Jobless claims jump 3 million in a week, Arizona mirrors national trend
By Jessica Myers/Cronkite News |
PHOENIX – New unemployment claims rose to almost 3.3 million last week, an increase of 3 million over the previous week and the highest on record, according to numbers released Thursday by the Labor Department.
And economists say this could just be the beginning of a jobs spiral, as coronavirus closures and cancellations slam the economy.
“It’s as if we’ve got a light switch going off throughout significant segments of the economy,” said Dennis Hoffman, director of the L. William Seidman Research Institute at Arizona State University’s W.P. Carey School of Business. “But it’s not the result of some unknown driving force in the economy.”
The driving force is the COVID-19 pandemic, which has put parts of the globe on lockdown, canceling events, shuttering businesses and triggering mass layoffs.
The national numbers were reflected in Arizona, which reported an eightfold increase in unemployment claims last week. The Arizona Department of Economic Security said it received 29,268 applications, compared to about 3,500 in a typical week.
A spokesperson said Thursday that the department is in the process of hiring 80 more people to handle calls – a 400% increase in staffing – to help handle the influx of applications. It is also approving overtime and taking more unemployment applications by phone.
“We are also continually hiring and increasing staff capacity,” Brett Bezio, the spokesperson, said in an email. “In addition, we are making system enhancements to simplify the application process as much as possible during this time.
“DES is doing everything possible to get Arizonans benefits as soon as possible.”

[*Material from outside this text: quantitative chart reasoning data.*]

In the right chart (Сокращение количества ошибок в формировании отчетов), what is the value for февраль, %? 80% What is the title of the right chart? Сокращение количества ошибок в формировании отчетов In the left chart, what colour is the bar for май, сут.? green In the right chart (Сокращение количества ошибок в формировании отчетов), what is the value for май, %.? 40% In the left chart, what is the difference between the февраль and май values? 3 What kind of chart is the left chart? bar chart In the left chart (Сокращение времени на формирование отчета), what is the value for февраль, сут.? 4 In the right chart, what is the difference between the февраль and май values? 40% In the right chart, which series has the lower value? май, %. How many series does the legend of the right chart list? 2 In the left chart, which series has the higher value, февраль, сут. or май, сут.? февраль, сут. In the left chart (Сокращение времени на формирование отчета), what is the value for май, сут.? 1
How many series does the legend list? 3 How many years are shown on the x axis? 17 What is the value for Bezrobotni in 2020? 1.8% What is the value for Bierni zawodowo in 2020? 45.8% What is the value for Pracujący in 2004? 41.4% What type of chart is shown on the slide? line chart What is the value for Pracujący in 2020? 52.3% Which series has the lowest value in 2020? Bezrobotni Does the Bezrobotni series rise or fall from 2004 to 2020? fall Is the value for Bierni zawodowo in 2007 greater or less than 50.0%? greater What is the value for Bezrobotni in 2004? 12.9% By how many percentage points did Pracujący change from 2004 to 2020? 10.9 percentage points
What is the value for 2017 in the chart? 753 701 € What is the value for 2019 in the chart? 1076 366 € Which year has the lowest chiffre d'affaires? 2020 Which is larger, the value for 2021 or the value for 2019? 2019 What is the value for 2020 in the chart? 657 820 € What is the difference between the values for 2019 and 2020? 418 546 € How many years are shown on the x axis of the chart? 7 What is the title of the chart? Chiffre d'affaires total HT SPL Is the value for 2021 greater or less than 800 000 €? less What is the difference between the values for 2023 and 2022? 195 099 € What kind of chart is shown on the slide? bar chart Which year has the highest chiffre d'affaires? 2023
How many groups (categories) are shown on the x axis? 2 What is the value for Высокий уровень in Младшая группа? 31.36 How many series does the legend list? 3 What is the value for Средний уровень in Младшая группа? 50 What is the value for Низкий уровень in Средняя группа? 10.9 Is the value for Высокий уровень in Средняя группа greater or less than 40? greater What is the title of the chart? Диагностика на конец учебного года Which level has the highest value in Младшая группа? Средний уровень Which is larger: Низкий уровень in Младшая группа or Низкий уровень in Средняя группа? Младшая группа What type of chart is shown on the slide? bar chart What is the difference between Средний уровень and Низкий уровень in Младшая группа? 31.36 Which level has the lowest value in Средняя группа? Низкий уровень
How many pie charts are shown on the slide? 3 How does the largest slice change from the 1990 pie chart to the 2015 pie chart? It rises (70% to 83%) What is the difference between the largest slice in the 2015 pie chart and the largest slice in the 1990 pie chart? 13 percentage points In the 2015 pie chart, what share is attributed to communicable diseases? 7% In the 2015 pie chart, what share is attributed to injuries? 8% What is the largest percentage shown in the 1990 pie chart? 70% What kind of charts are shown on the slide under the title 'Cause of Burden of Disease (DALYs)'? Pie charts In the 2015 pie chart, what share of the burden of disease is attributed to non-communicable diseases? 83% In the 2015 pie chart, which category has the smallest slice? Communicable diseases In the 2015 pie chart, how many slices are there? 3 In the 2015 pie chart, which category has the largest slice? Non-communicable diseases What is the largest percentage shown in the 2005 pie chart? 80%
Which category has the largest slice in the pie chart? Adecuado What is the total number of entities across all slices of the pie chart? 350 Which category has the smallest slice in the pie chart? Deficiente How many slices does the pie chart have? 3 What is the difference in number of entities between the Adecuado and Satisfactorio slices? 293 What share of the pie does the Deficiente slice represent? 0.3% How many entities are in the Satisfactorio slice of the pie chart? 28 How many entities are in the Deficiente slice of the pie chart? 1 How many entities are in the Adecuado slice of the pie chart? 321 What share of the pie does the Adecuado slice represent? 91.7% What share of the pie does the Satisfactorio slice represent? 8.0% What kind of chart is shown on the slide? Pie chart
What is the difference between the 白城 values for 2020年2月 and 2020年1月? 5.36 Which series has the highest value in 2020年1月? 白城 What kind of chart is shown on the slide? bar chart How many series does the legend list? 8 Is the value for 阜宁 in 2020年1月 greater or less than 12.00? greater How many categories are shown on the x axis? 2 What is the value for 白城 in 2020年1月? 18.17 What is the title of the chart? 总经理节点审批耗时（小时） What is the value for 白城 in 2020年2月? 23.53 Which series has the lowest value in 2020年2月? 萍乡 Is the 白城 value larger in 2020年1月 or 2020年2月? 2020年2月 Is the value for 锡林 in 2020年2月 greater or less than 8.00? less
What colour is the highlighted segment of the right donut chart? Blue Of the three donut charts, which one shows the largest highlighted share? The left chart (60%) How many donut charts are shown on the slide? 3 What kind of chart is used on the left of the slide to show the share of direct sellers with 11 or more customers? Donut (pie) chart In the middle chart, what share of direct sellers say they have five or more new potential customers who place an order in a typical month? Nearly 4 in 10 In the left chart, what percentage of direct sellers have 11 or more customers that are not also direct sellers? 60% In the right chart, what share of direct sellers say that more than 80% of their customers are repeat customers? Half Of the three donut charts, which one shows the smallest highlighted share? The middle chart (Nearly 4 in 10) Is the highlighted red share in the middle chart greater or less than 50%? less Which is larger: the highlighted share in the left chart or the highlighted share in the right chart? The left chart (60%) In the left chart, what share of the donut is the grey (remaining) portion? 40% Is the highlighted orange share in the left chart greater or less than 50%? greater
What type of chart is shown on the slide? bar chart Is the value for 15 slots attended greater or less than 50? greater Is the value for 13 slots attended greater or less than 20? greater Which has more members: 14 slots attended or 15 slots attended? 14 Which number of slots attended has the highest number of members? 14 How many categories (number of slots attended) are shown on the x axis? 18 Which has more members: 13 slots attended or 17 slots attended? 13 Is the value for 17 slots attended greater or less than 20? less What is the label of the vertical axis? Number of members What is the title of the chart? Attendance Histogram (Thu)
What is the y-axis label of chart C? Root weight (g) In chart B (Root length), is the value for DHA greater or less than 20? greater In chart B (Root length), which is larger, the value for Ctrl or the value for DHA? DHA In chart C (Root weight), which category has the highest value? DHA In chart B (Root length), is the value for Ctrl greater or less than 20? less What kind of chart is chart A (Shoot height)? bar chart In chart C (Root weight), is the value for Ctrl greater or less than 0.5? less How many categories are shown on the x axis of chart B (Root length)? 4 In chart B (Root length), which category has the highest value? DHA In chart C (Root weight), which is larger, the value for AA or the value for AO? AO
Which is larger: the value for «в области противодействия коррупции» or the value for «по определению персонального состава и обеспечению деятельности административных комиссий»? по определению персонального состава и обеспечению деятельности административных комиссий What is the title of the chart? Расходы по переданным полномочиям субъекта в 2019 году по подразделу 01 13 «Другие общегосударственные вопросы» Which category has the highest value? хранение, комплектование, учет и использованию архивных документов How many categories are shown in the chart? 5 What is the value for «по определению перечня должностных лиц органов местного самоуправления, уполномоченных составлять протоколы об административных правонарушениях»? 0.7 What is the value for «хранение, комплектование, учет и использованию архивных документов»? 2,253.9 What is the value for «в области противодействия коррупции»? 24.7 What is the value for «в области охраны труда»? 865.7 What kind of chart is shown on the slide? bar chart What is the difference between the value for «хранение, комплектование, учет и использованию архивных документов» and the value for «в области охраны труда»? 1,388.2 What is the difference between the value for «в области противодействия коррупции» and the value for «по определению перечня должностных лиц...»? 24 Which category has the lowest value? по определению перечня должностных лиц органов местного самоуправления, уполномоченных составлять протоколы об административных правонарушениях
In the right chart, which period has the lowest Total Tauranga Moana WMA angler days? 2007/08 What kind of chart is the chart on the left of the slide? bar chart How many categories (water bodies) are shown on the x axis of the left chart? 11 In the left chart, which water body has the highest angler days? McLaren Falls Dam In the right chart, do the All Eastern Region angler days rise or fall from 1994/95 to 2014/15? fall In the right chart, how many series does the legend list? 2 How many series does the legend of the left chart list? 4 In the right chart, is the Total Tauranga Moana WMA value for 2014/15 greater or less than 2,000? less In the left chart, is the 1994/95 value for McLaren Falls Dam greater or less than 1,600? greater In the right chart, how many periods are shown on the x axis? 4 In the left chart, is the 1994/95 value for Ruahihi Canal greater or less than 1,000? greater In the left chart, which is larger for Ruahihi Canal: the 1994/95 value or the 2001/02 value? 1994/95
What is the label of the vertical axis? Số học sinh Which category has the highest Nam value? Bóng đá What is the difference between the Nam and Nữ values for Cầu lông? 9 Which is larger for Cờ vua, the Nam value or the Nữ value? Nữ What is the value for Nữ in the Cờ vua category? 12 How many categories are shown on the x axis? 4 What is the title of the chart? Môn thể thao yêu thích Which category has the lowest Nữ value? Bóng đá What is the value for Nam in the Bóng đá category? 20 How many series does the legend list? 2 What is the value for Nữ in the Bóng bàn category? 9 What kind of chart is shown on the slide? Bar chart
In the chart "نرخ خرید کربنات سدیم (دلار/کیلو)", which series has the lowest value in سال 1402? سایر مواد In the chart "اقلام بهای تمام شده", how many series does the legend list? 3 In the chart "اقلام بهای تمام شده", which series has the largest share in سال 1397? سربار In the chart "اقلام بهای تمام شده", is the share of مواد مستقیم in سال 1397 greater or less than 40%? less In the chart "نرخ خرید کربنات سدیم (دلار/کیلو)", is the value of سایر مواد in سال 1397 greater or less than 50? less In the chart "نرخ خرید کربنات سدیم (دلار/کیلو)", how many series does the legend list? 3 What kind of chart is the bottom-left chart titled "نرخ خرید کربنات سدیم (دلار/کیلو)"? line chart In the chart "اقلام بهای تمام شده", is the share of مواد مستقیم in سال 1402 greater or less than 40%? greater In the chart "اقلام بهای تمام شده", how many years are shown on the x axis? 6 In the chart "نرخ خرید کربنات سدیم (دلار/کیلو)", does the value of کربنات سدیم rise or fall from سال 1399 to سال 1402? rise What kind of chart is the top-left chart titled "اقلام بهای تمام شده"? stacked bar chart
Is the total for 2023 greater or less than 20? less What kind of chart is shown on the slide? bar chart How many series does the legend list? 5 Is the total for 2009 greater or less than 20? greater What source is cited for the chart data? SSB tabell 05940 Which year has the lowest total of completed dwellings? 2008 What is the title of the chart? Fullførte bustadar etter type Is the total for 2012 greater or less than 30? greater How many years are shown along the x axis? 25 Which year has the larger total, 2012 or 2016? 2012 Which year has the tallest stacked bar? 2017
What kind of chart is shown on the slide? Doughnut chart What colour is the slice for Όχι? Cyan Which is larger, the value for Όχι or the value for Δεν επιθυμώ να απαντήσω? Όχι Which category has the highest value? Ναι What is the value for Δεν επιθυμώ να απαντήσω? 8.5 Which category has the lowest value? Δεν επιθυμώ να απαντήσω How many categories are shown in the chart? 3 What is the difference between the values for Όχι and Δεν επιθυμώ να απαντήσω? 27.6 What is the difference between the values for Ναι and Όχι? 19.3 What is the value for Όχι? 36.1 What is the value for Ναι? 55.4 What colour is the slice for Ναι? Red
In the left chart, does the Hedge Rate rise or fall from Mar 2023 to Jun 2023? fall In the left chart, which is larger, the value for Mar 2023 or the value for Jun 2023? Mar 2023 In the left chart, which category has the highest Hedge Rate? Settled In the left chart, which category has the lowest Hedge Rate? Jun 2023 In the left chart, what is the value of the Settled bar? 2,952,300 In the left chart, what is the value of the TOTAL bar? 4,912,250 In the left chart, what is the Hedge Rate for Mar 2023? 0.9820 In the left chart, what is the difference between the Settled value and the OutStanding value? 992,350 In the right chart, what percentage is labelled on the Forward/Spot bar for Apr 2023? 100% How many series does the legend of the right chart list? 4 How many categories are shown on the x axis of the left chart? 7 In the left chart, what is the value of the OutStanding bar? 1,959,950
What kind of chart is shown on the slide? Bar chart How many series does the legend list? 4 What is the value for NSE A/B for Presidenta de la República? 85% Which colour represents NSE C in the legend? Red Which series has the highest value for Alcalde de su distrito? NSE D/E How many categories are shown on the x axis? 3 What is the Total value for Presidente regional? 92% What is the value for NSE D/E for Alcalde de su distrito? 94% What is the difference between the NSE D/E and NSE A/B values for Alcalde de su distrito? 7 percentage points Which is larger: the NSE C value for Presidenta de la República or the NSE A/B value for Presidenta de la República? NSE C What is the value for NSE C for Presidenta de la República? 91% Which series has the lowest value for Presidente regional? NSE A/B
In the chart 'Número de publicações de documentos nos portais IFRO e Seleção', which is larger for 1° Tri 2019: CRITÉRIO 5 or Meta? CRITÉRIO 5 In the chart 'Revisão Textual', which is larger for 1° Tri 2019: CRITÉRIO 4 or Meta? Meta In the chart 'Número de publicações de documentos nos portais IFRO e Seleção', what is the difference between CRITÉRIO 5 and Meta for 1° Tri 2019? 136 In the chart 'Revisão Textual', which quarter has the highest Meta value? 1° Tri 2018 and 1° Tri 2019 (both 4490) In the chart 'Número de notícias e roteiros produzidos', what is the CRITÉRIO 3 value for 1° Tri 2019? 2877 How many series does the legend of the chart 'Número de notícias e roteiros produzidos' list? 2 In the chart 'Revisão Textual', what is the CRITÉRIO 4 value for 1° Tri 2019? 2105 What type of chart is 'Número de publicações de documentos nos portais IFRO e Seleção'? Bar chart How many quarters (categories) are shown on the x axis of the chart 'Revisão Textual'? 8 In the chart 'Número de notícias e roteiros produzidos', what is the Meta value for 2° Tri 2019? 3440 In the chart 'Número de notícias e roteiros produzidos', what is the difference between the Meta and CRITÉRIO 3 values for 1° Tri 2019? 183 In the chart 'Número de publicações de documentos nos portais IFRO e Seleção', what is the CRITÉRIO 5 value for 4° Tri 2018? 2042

Gov. Doug Ducey last week lifted the normal one-week waiting period to apply for unemployment benefits, removed the requirement the recipients look for work, and let employees of temporarily closed businesses and people under quarantine be eligible for unemployment benefits.
DES is not the only outfit that is hiring, despite the uncertain economic outlook. Businesses, especially essential businesses, are eager to fill part-time and full-time positions.
Arizona-based supermarket chain Bashas’ said online that it needs workers and “if you’re experiencing cut back hours or closure of your work space, reach out to your local Bashas’.”
“We would love to help bridge the gap for you right now and get you to work,” it said in an Instagram post.
Unemployment is a key element in the $2 trillion economic stimulus working its way through Congress this week. The measure, passed unanimously by the Senate Wednesday and scheduled for a House vote Friday, includes federal funding to increase state unemployment benefits by $600 per week for up to four months, in addition to direct payments of $1,200 for most taxpayers.
Economists like Olugbenga Ajilore said the stimulus funds will help, but even that may not be enough.
“Any combination of unemployment insurance expansion is going to be helpful, but I don’t think it’s enough to help out local economy,” said Ajilore, a senior economist with the Center for American Progress.
He said the money, especially for small businesses, will be most beneficial if checks are sent out “in a timely fashion,” because waiting an extra two or three weeks could be too long.
Hoffman agrees the $2 trillion bill now before the House “will do a lot.”
“I think it’s necessary, and it will provide incomes to individuals that have lost their jobs and that is the first and foremost place that we need to provide aid,” he said.
Hoffman is more concerned that a demand for more public welfare services will put pressure on state and local governments that will “leave lingering negative repercussions.”
“One of the hopes that I had for the stimulus packages is that there would be special injections for state local governments,” he said. “And it’s not clear that the stimulus package is doing much for state and local governments at this point.”
But although the numbers “look really bad,” Hoffman said we at least know what’s driving them – the virus that causes COVID-19 and the panic around that has shut down the economy in an unprecedented way.
“It’s just different this time” compared with historical recessions, he said.
Hoffman said the U.S. could expect numbers “as bad as this or probably far worse” in the next few weeks or even months. But he also said it’s not impossible for the economy to come “back roaring, perhaps with a vengeance” within the next year or so after COVID-19.
Ajilore thinks it’s almost impossible to predict the future of the economy until this public health crisis is over. As people adapt to shelter-in-place lifestyles, he said, there is a behavioral change that could be long-term, resulting in a slower, more gradual recovery. But it’s hard to say.
“Once we solve the health crisis, I think we could then start talking about what’s going to happen with the economy,” Ajilore said.